Task A:
Print the passage of the soil temperature thread from "A bit too soon" up to and including "wait and see.".
Task B:
List the usernames of everyone who posted in the soil temperature thread.
Task C:
Go on with the soil temperature thread from the point at which it stops.

# soil temp matters



## old henry (Jan 28, 2013)

Hey folks I found a website last yr ( Illinois Water Surveys) that has hourly soil temp readingsand thought it might help new hunters as well as the professional. We in So Il are bout 8 degrees wamer this time than last yr. It's 41.8 here right now. It ain't gonna be long. I'm predicting mid-late March. Old Henry


----------



## jaybo (Oct 18, 2012)

A bit too soon to tell, but thus so far I'm leaning towards an early year. Up here near Chicago the crocus started sending up shoots about 2 weeks earlier than normal, last year they were 4 weeks early with people finding freak morels the end of March. Here we've had little to no snow here on the south side of Chicago, but we've had three rain storms of 1-2" that probably make up for it. My long-term guess is around the second week of April up here, as opposed to the 3rd or 4th in a "normal" year. Much can happen the next 4 seeks, we'll just have to wait and see.


----------



## boone (Dec 6, 2012)

Old Henry and Jaybo,I would like to meet you both,I am always wanting to meet outher shroomers wholikes to hunt like I do.If either of you would want to meet I would be glad to take you out here in Mo.or Ks. we do have some awesome areas here.Please let me know what you think and we also buy mushrooms so if you know anyone who likes to sell them we can work out a deal.Thanks a Lot and God Bless.

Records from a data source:
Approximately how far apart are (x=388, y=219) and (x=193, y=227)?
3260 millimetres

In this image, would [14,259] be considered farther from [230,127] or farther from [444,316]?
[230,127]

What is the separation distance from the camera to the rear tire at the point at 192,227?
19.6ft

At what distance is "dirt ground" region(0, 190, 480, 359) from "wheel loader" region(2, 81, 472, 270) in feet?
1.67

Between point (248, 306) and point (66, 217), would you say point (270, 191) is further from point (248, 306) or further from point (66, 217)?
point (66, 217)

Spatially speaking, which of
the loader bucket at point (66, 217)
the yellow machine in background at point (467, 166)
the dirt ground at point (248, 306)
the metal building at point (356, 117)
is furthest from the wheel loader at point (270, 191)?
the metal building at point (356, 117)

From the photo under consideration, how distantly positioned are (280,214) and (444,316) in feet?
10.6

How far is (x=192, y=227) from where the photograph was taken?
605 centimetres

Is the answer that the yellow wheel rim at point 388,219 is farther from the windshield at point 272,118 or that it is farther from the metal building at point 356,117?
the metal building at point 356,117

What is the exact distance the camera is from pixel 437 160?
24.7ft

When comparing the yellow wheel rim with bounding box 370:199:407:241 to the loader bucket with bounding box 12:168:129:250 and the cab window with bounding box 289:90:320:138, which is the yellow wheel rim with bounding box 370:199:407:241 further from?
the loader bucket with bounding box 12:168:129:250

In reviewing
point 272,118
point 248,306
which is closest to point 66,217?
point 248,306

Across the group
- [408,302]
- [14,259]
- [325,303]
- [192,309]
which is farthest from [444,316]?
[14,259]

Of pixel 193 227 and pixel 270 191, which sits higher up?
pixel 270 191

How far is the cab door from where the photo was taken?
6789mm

Exercise result A:
A bit too soon to tell, but thus so far I'm leaning towards an early year. Up here near Chicago the crocus started sending up shoots about 2 weeks earlier than normal, last year they were 4 weeks early with people finding freak morels the end of March. Here we've had little to no snow here on the south side of Chicago, but we've had three rain storms of 1-2" that probably make up for it. My long-term guess is around the second week of April up here, as opposed to the 3rd or 4th in a "normal" year. Much can happen the next 4 seeks, we'll just have to wait and see.

Exercise result B:
old henry
jaybo
boone

Exercise result C:
----------



## old henry (Jan 28, 2013)

@ Boone how far are you from St. Louis. Old Henry Franklin County Illinois


----------



## boone (Dec 6, 2012)

Im up in the NW part,waayyy on the other side of the state.I see where your at it is in the prime mushroom area,nice.I live in St.Joseph. So that should let you know Im a shroomer.I love to hunt in other areas,learn a lot that way.


----------



## old henry (Jan 28, 2013)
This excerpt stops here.